━━ Provided text ━━

Moreover, plaintiff argues, Honda is not entitled to compel arbitration as a third-party beneficiary because the sales contract does not confer any benefit on Honda, and Honda’s claim that the express warranty manual only protects plaintiff because of the sales contract is false.

The court rules as follows:

The court finds that there is no competent or admissible evidence of the existence of an agreement to arbitration.  On this ground, the motion is DENIED.

As to the doctrine of equitable estoppel, “a nonsignatory defendant may invoke an arbitration clause to compel a signatory plaintiff to arbitrate its claims when the causes of action against the nonsignatory are ‘intimately founded in and intertwined’ with the underlying contract obligations.”  JSM Tuscany, LLC v. Superior Court (2011) 193 Cal. App. 4th 1222, 1237.  The doctrine applies:  (1) when the signatory must rely on the terms of the written agreement containing the arbitration clause in asserting its claims against the nonsignatory; or (2) when the signatory alleges “substantially interdependent and concerted misconduct” by the nonsignatory and a signatory and the alleged misconduct is “founded in or intimately connected with the obligations of the underlying agreement.”  Goldman v. KPMG, LLP (2009) 173 Cal. App. 4th 209, 218-219.  The first situation exists “‘when the signatory to a written agreement containing an arbitration clause “must rely on the terms of the written agreement in asserting [its] claims” against the nonsignatory.’”  Id. at 218 (citation omitted).

━━━

### Things to do
a) Please reproduce the passage of the arbitration ruling starting with "Moreover, plaintiff argues, Honda" and going on through "contract is false.".
b) Render this sentence from the arbitration ruling into Spanish: "The court finds that there is no competent or admissible evidence of the existence of an agreement to arbitration."
c) Continue the arbitration ruling from its final sentence.

━━ Data excerpt ━━

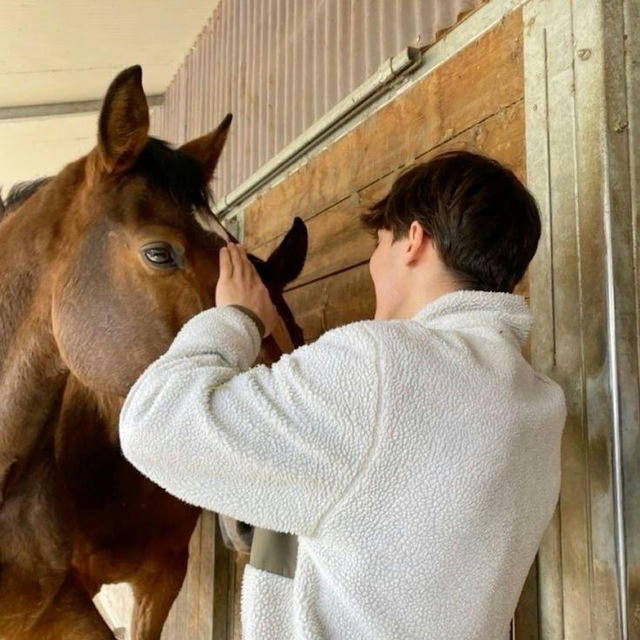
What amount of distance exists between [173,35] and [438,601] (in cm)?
355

━━━

### Answer set
a)
Moreover, plaintiff argues, Honda is not entitled to compel arbitration as a third-party beneficiary because the sales contract does not confer any benefit on Honda, and Honda’s claim that the express warranty manual only protects plaintiff because of the sales contract is false.

b) El tribunal determina que no existe prueba competente ni admisible de la existencia de un acuerdo de arbitraje.

c)
As to the ruling in Felisilda, in the absence of any other state court binding precedent, the court is bound unless it determines that precedent to be distinguishable.  See Auto Equity Sales, Inc. v. Superior Court of Santa Clara County (1962) 57 Cal. 2d 450, 455 (“[A]ll tribunals exercising inferior jurisdiction are required to follow decisions of courts exercising superior jurisdiction.”).  The Felisilda court stated, “[i]n any case applying equitable estoppel to compel arbitration despite the lack of an agreement to arbitrate, a nonsignatory may compel arbitration only when the claims against the nonsignatory are founded in and inextricably bound up with the obligations imposed by the agreement containing the arbitration clause.”  Felisilda, 53 Cal. App. 5th at 498.  In that case, the Felisildas brought a Song-Beverly cause of action against a local automobile dealership and the manufacturer, where the manufacturer was not a signatory to the agreement.  The dealership moved to compel arbitration and the trial court granted the motion and ordered all the parties, including the manufacturer to arbitration.  The plaintiffs dismissed the dealership and the arbitration proceeded between the plaintiffs and the manufacturer.  The plaintiffs appealed and the appellate court affirmed the trial court order, finding that by signing the sales contract, “the Felisildas expressly agreed to arbitrate claims arising out of the condition of the vehicle—even against third party nonsignatories to the sales contract—[and] they are estopped from refusing to arbitrate their claim against [the manufacturer].”  Id. at 497.  The Felisilda court specifically noted that the Felisildas agreed to arbitrate “[a]ny claim or dispute, whether in contract, tort, statue or otherwise . . . between you and us or our employees, agents, successors or assigns, which arises out of or relates to . . . [the] condition of this vehicle.”  Id. at 490.  The court determined that the “Felisildas’ claim against FCA directly relates to the condition of the vehicle that they allege to have violated warranties they received as a consequence of the sales contract.”  Id. at 497. 

Here, if the court were to consider the existence of the RISC, the court recognizes that the language is identical regarding any claim or dispute which arises out of the condition of the vehicle.  The Song-Beverly Act causes of action are statutory claims arising out of or relating to the condition of the vehicle, i.e., the subject vehicle has suffered from nonconformities to warranty to, including, but not limited to electrical defects, gauge cluster defects, instrument cluster defects, speedometer defects, tachometer defects, transmission defects, and engine defects.  Complaint, ¶10.  In this regard, plaintiff would be equitably estopped from denying that the arbitration provision applies to her claims against non-signatory Honda because such claims are “intimately founded in and intertwined” with the RISC.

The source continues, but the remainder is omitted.